# [WHAT YOU WILL DO]
(1) In the motor test thread, what reason does the reply give for a locked rotor getting hotter even with lower current?
(2) Extend the motor test thread by writing what follows its last line.

# [TEXT BLOCK]
Single Fault Condition - Motor Test

[Roland chung]

Hi all,

I have two questions about the motor test. I will appreciate any opinion you can provide.

1) One of the locking test preconditions stated in clause 13.2.8 is equipment has one or more motors with a locked rotor torque smaller than the full load torque.

I have never seen a motor with locked rotor torque smaller than the full load torque. If the full load torque is larger, it would draw higher current. That means full load test is a worse case. Why locking test is still required for this case?

2) Regarding the motor running overload test (13.2.13.3 b), the standard requires the load (current) to be increased in appropriate steps, the supply voltage to be maintained at its original value.

Normally, the voltage will decrease when the load increased. Why supply voltage should be maintained during the test?

Regards,

Roland

[Peter Selvey]

For 13.2.8, just from a quick look at some web literature it seems that motor's maximum available torque can be larger than the locked rotor torque, but to avoid damage the torque at rated load is usually lower than the locked rotor torque. As such the provision would not apply for most motors.

If the locked torque is less than the full load torque, there is a higher possibility of locking. A locked rotor can still get hotter even if there is lower current, because there can be less cooling (rotor is not moving, or there could be a cooling fan attached).

For 13.2.13.3 b), it seems kind of obvious, the voltage should be maintained, but it's not really that critical either for overload tests. Variations within 1% would not be a concern. The same applies when overloading a transformer, in principle you keep the voltage constant but slowly increase the current load. A fall of more than 1% typically only occurs if the change in current load is large (e.g 5A), or long cables/ smalll autotransformers with low current rating are used.

[Roland chung]

Quote:

2) Regarding the motor running overload test (13.2.13.3 b), the standard requires the load (current) to be increased in appropriate steps, the supply voltage to be maintained at its original value.

# [DATA SECTION]
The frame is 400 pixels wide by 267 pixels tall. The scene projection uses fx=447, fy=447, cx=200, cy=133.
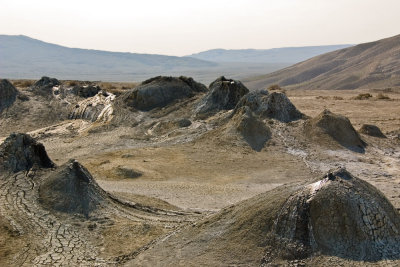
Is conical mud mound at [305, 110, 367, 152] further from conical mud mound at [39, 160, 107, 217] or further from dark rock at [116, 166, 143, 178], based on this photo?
conical mud mound at [39, 160, 107, 217]

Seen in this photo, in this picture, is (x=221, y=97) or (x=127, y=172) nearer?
(x=127, y=172)

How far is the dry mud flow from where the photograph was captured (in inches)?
296

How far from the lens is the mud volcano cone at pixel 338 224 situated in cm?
721

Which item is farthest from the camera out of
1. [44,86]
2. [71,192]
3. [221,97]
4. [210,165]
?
[44,86]

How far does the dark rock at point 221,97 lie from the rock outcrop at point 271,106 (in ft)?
6.97

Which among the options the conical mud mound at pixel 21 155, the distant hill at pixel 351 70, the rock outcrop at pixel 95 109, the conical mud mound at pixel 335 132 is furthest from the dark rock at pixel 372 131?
the distant hill at pixel 351 70

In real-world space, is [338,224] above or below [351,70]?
below

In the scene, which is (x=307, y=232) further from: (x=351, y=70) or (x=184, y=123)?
(x=351, y=70)

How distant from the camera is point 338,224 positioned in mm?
7344

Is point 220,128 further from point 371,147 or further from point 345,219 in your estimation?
point 345,219

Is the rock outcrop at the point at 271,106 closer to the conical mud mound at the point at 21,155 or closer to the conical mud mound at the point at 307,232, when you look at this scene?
the conical mud mound at the point at 21,155

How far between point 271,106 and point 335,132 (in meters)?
4.12

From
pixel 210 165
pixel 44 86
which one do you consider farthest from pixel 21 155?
pixel 44 86

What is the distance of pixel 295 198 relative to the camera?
7.84 m
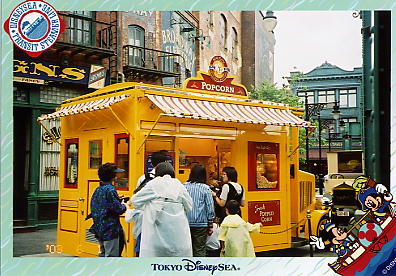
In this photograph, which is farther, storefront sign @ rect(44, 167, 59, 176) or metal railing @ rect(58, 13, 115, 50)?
storefront sign @ rect(44, 167, 59, 176)

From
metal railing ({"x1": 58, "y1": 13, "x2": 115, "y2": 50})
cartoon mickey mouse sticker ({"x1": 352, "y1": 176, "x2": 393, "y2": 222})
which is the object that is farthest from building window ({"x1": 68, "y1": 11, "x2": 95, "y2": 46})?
cartoon mickey mouse sticker ({"x1": 352, "y1": 176, "x2": 393, "y2": 222})

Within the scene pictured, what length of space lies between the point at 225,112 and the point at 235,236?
1923 mm

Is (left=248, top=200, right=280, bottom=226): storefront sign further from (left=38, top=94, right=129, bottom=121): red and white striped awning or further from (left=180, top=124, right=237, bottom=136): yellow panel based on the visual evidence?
(left=38, top=94, right=129, bottom=121): red and white striped awning

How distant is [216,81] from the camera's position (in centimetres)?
824

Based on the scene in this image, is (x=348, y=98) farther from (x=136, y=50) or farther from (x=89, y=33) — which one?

# [TASK-BY-TASK OUTPUTS]
(1) There can be less cooling, because the rotor is not moving or a cooling fan may be attached to it.

(2)
I found the provision for motor running overload test specified in IEC 60335 is nearly the same as the requirement in IEC 60601. But IEC 60335 is clear to indicate the current through the windings is increased by 10 % steps.

There are two opinions on understanding the 10 % steps:

Assuming the rated current of motor is 5.0 A:

1) 10 % of the rated current --> step 1............5.0 A
step 2............5.5 A
step 3............6.0 A
step 4............6.5 A
step 5............7.0 A
...

2) 10 % of the current of last step --> step 1............5.0 A
step 2............5.5 A
step 3............6.05 A
step 4............6.66 A
step 5............7.32 A
...

Two loaded methods produce two test results. Which one is correct?

Please kindly advise it.

Thanks,
Roland

[Peter Selvey]

The results should not be that much different assuming a reliable protection method is used.

There are three temperatures to consider:
1) temperature of the winding
2) temperature of the protective device (e.g. thermal cut-out)
3) measured temperature (e.g. thermocouple, rise of resistance)

For (1) a larger step size should produce a higher temperature, because of the time delay to heat up and trigger the thermal cut out. But, with small steps of 10% it will not make much difference which method is used (10% of starting or 10% of last current).

For (2) the operating point should be the same regardless of the step size, provided it is a reliable device.

For (3) it depends on how well the measurements are made. It is actually very difficult to make accurate measurements unless you are using on-line resistance measurement. If you use thermocouple the result can be very different depending on the step size, because it is usually even more delayed than the thermal cut out. If you use periodic resistance measurement, then the result will depend on when the resistance measurement is made. If it is made after each step change is stable, then yes the result will be very different; it will be random as to which step point ended up being closest to tripping point of the thermal cut-out. Although relatively small, steps of 10% in current are 21% in I-squared-R of the winding. So, the random factor, rather than the step size could be the key problem. If you are using periodic resistance measurements, small steps are recommended.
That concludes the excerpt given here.